In early December 2018, after hours of negotiations, a unit of the Popular Mobilization Forces (PMF or Hashad, nominally under the control of the prime minister) finally let me into the infamous camp in Salah al-Din governorate. Unlike other camps, it had no presence or services from international or local organizations. The fighters themselves were the camp’s “management.” Most organizations that tried to enter the camp had been turned back by the fighters, who ran the site as a prison. Of the more than 400 residents, I saw only about 30 men, all older than 60.

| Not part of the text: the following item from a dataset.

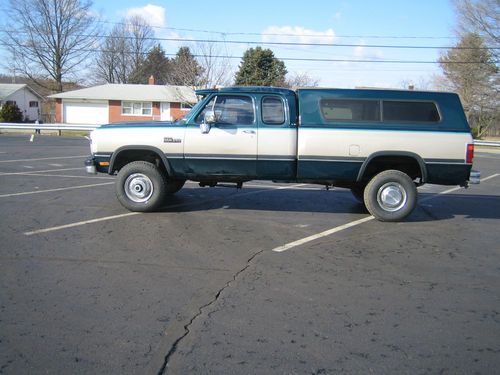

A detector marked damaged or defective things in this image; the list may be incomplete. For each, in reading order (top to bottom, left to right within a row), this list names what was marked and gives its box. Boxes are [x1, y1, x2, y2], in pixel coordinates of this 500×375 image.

pavement crack [157, 248, 266, 374]
crack in pavement [157, 247, 268, 375]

At one point I was able to slip away from the fighter assigned to monitor my interviews. The moment he was out of earshot, women stopped talking about the horrific camp conditions, including the lack of fuel and the chronic diseases, and instead started rapidly firing names at me -- dozens and dozens of names of men. They said that a month after security forces brought them to the camp there was a nearby bombing. Afterward, the fighters promptly rounded up all 52 men in the camp between the ages of 17 and 57, accusing them of some link to the bombing, and took them away, along with a few younger boys. Their family members never heard from them again or knew their fate.
For 30 minutes, all I did was write down names, including of boys as young as 10. Before I left, at the request of the women, I tore the filled pages out of my notebook and hid them in my pocket so that the guards would not find them if they searched me.